Do you want to go into orbit? The European Space Agency (ESA) is about to launch its fourth astronaut recruitment campaign, with the aim of “changing generations”, with more space for women, and possibly for people with disabilities.
8,000 applicants, including Thomas Pesquet
Vacancies are rare: only four to six candidates will be selected at the end of the long selection process, which will open on March 31 with the reception of candidates, and will end in October 2022. At the time of the previous wave of 2008, recruitment, out of more than 8,000 applicants, exceeded fewer than ten Finish line, including Thomas Pesquet, the youngest member of the European Astronaut Corps.

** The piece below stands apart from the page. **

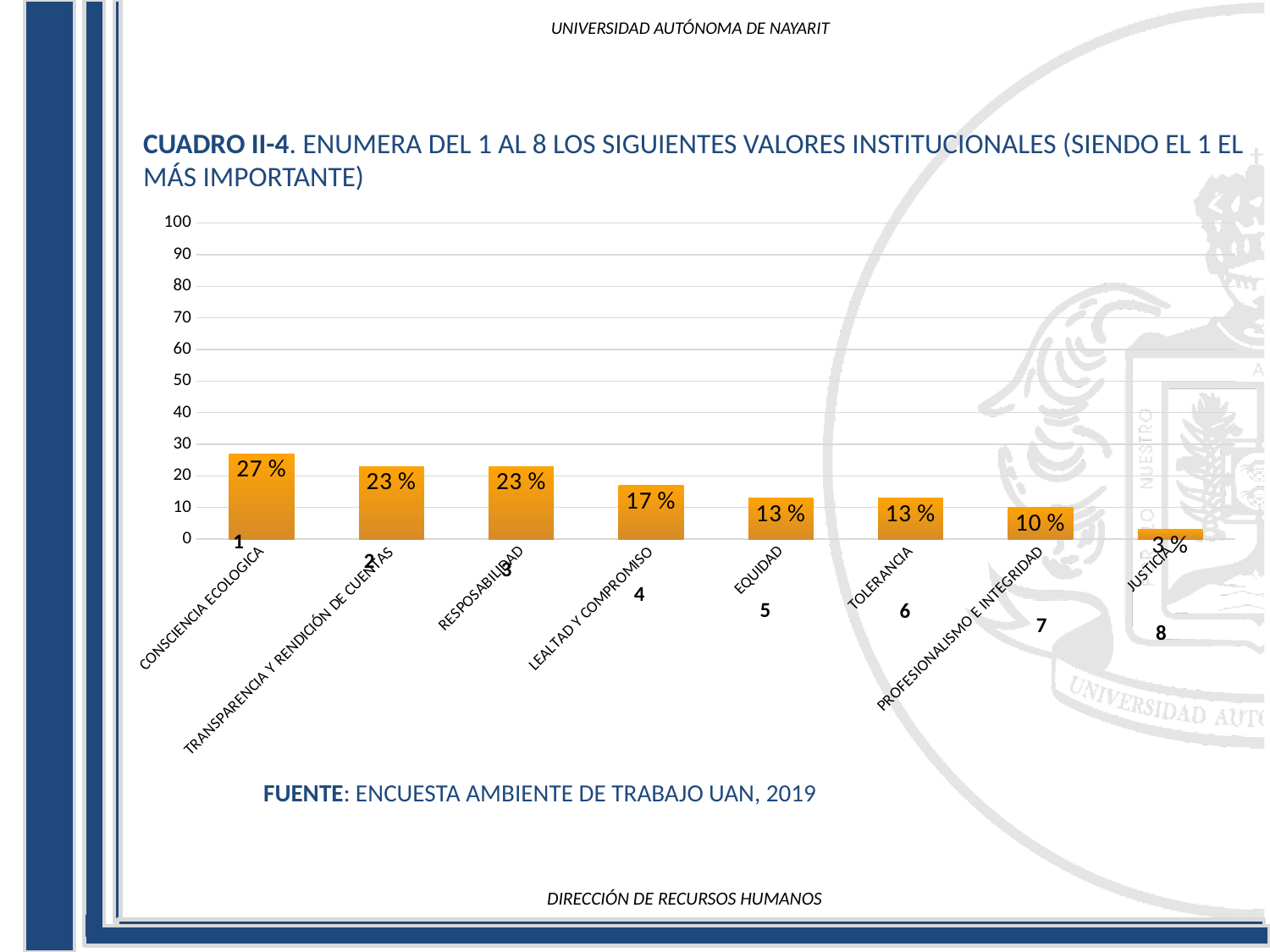
What is the value for JUSTICIA? 3 % How many categories are shown on the x axis? 8 What is the value for CONSCIENCIA ECOLOGICA? 27 % Which is larger, the value for EQUIDAD or the value for PROFESIONALISMO E INTEGRIDAD? EQUIDAD What is the value for PROFESIONALISMO E INTEGRIDAD? 10 % Is the value for TRANSPARENCIA Y RENDICIÓN DE CUENTAS greater or less than 30? less Which category has the highest value? CONSCIENCIA ECOLOGICA Which category has the lowest value? JUSTICIA Do the values rise or fall from left to right along the x axis? fall What is the value for LEALTAD Y COMPROMISO? 17 % What is the difference between the values for CONSCIENCIA ECOLOGICA and LEALTAD Y COMPROMISO? 10 % What kind of chart is shown on the slide? bar chart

“Volunteers to be our new colleagues? Getting started !!” The 43-year-old French astronaut has tweeted, in preparation for his second mission aboard the International Space Station (ISS), “Alpha”, scheduled for next spring.
From the coaching site, Thomas Pesquet will offer some advice to his future colleagues, in a video message posted this Tuesday at a press conference marking the official launch of the campaign.
to the moon?
This wave of recruitment is the first in 11 years for the European Space Agency and its 22 member states to enter a “new era of space exploration”. Because the next generation of astronauts, who will be alongside the current generation, are destined to fly to the International Space Station, but also to the Moon, in particular the American Artemis program which, in the next decade, indicates the return of astronauts to the moon alone and the installation of a permanent base. The European Space Agency has already secured three seats for the Europeans on board the future Lunar Orbital Station Gateway, as a contributor to the program.
With this new horizon in mind, the European Agency wants to “initiate a real change of generations”. It “strongly encourages women to come forward” to “promote gender diversity in their ranks.” In the previous campaign, only 16% of women scored.
Launch of the feasibility project Parastronaut
But diversity “may” also extend to physical disabilities, said David Parker, director of human exploration and robotics at the European Space Agency. “Together with hiring astronauts, I am launching a project to make parastronautics viable, an innovation whose time has come,” explains the director.
Six tests await the candidates, preferably 27 to 37 years old and from 22 member states of the space agency, created in 1975. The content of the tests will be detailed on Tuesday, but we already know the level of demand to work on it in orbit. (My science, technology, my body, myself …) is high. Not to mention the languages you need to know: Thomas Pesquet speaks English, Russian, Spanish, German and even a little bit of Chinese. The selection criteria are multiple and the more political aspects (not all member states contribute equally to the ESA budget) should influence the final decision.